WRITTEN PROBLEM 1 →
Arrange the rows from the line holding "From this image, can" through the end of the rows, inclusive, as a Markdown table with the columns No. and Line, leaving out blank lines.

1

Here's the regex that I'm using for hashtag extraction

def extract_hashtags
       hashtag_regex = /\B#(\w+)/i
       text_hashtags = content.scan(hashtag_regex)
       text_hashtags.each do |tag|
         hashtags.create hashtags: tag
       end
     end

Using /\B#(\w+)/i, leaves this in the front of the data

For example, the extraction should be "abcd", but it is saved as "--- - abcd"

What should the regex be change to in order to extract just the #abcd?

If the post content (where the hashtag is extracted) is something like "Hello stackoverflow #stackoverflow", it gets saved into the database as "-- - stackoverflow"

user2159586
  • 203
  • 5
  • 16

2 Answers2

4
test = "Hello stackoverflow #stackoverflow"
test.scan( /\B#(\w+)/i )
 => [["stackoverflow"]]

I suspect you are storing the array ["stackoverflow"], and from the resulting string, is your storage using YAML to handle structured data?

INPUT DATA →
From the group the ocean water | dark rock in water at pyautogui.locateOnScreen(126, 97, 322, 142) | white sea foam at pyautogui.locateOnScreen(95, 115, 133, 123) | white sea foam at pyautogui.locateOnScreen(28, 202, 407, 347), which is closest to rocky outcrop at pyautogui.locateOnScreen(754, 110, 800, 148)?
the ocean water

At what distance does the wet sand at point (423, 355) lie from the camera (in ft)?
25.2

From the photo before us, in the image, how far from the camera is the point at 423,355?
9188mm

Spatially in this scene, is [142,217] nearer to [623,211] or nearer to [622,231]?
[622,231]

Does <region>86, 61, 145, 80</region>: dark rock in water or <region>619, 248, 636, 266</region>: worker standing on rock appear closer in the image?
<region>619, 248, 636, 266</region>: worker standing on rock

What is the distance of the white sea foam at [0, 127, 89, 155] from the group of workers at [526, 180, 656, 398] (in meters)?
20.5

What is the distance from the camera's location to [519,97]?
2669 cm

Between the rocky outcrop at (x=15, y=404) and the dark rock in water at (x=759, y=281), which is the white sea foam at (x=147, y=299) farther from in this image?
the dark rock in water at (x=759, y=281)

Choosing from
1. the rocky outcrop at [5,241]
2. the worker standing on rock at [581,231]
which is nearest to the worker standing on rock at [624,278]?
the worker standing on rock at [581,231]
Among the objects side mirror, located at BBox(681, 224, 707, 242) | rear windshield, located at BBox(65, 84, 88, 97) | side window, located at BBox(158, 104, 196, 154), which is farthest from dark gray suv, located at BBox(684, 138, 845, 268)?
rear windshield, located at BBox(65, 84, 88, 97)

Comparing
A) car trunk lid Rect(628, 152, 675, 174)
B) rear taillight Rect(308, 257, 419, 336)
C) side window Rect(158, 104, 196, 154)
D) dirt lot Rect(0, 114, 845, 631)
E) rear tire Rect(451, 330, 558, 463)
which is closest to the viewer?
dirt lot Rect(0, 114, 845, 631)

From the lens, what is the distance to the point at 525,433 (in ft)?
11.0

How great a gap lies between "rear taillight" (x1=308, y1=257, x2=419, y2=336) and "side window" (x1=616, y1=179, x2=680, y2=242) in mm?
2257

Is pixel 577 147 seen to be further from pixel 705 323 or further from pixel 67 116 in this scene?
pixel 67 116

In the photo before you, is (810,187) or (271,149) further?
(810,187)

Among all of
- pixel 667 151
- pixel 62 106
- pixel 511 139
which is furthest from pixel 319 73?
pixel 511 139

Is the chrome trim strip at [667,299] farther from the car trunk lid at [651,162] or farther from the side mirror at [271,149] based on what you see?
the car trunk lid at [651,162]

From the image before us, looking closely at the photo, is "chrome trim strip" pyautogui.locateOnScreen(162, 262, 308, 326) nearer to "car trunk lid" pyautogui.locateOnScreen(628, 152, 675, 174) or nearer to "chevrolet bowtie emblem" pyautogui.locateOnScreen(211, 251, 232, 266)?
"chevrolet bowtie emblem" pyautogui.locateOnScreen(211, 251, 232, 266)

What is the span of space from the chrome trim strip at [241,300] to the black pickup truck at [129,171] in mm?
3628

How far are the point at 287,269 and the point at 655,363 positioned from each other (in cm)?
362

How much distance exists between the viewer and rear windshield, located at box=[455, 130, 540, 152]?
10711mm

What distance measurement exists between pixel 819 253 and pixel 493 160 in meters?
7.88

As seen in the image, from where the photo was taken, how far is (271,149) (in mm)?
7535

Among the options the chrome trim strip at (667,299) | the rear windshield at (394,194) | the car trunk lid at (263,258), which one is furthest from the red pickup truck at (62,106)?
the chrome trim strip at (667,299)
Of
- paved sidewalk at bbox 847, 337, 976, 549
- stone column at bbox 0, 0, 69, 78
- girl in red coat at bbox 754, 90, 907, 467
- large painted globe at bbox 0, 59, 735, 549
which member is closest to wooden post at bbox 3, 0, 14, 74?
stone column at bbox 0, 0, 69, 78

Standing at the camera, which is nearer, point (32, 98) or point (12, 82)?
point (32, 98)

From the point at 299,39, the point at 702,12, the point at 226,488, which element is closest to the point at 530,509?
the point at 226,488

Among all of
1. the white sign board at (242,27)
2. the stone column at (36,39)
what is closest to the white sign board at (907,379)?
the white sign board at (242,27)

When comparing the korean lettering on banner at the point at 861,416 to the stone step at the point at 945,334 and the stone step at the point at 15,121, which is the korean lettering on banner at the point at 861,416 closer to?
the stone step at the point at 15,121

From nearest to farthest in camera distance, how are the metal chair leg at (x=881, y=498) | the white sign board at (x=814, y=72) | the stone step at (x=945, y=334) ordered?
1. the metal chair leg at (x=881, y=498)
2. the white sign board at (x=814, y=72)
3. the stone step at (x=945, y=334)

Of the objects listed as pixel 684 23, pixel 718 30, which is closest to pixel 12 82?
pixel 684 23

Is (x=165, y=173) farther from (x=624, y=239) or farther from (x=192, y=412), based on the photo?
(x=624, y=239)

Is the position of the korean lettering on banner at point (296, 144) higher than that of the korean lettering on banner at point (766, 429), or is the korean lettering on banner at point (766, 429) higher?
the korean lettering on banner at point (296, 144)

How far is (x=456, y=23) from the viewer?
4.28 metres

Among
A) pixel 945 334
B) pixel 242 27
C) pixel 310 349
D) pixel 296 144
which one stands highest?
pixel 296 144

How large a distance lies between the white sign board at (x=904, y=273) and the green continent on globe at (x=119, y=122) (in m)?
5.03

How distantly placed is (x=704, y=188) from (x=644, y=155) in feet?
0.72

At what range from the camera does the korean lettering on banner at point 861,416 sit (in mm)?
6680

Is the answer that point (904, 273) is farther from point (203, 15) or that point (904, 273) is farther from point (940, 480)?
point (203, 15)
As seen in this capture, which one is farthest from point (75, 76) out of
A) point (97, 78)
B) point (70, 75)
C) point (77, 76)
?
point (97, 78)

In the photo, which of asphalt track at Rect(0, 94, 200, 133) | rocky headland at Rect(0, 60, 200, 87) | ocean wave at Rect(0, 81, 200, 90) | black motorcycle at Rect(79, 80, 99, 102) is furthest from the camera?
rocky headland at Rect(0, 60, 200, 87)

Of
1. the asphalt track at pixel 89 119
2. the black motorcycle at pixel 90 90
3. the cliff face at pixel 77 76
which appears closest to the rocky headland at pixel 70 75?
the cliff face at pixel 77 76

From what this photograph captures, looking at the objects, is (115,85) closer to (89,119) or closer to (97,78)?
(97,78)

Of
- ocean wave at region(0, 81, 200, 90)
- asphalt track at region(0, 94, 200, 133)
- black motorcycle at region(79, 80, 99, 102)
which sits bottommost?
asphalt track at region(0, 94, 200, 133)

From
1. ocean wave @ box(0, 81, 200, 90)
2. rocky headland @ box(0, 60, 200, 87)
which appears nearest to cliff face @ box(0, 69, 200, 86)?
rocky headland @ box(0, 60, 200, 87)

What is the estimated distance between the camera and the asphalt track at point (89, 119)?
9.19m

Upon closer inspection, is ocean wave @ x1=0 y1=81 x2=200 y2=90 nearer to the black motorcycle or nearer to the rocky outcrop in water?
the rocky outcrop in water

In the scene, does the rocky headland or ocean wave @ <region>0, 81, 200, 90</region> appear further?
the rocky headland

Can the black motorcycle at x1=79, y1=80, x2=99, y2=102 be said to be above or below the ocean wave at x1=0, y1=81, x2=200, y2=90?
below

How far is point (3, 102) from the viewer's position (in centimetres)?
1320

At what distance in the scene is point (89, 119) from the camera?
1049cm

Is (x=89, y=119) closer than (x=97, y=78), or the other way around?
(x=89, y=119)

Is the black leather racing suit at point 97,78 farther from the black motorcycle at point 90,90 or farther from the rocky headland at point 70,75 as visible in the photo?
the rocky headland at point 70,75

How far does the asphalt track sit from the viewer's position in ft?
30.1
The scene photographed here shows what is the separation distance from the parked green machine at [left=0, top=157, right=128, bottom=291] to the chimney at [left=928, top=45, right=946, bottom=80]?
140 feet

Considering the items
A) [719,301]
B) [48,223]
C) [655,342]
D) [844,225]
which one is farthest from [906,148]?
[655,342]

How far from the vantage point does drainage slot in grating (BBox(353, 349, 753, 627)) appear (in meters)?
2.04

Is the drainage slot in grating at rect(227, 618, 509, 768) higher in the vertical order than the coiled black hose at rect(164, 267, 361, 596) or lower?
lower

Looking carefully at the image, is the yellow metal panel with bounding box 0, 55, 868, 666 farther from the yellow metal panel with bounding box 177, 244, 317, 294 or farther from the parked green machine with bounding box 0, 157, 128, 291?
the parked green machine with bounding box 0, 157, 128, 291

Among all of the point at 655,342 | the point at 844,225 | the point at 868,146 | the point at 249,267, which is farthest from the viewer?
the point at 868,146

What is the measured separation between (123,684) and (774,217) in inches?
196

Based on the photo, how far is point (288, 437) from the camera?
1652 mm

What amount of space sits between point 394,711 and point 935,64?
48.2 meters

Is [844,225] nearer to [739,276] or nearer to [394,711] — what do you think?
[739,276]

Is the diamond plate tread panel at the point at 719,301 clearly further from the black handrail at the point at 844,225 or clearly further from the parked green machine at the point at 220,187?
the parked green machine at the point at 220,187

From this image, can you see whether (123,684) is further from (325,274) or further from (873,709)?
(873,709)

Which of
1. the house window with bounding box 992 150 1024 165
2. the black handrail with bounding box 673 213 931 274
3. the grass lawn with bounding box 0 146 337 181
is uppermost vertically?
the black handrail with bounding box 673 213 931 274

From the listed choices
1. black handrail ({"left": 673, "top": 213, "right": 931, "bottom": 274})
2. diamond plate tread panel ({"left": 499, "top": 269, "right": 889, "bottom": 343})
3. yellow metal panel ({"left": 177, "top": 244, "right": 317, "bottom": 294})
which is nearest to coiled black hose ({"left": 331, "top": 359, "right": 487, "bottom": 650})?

WRITTEN PROBLEM 2 →
In the forum thread on hashtag regex, swap "database" for "table" and write out the passage between "If the post" and "test.scan( /\B#(\w+)/i )", inclusive.

TASK ANSWER 1 →
| No. | Line |
|---|---|
| 1 | From this image, can you see whether (123,684) is further from (325,274) or further from (873,709)? |
| 2 | (873,709) |
| 3 | Which of |
| 4 | 1. the house window with bounding box 992 150 1024 165 |
| 5 | 2. the black handrail with bounding box 673 213 931 274 |
| 6 | 3. the grass lawn with bounding box 0 146 337 181 |
| 7 | is uppermost vertically? |
| 8 | the black handrail with bounding box 673 213 931 274 |
| 9 | From the listed choices |
| 10 | 1. black handrail ({"left": 673, "top": 213, "right": 931, "bottom": 274}) |
| 11 | 2. diamond plate tread panel ({"left": 499, "top": 269, "right": 889, "bottom": 343}) |
| 12 | 3. yellow metal panel ({"left": 177, "top": 244, "right": 317, "bottom": 294}) |
| 13 | which is nearest to coiled black hose ({"left": 331, "top": 359, "right": 487, "bottom": 650})? |

TASK ANSWER 2 →
If the post content (where the hashtag is extracted) is something like "Hello stackoverflow #stackoverflow", it gets saved into the table as "-- - stackoverflow"

user2159586
  • 203
  • 5
  • 16

2 Answers2

4
test = "Hello stackoverflow #stackoverflow"
test.scan( /\B#(\w+)/i )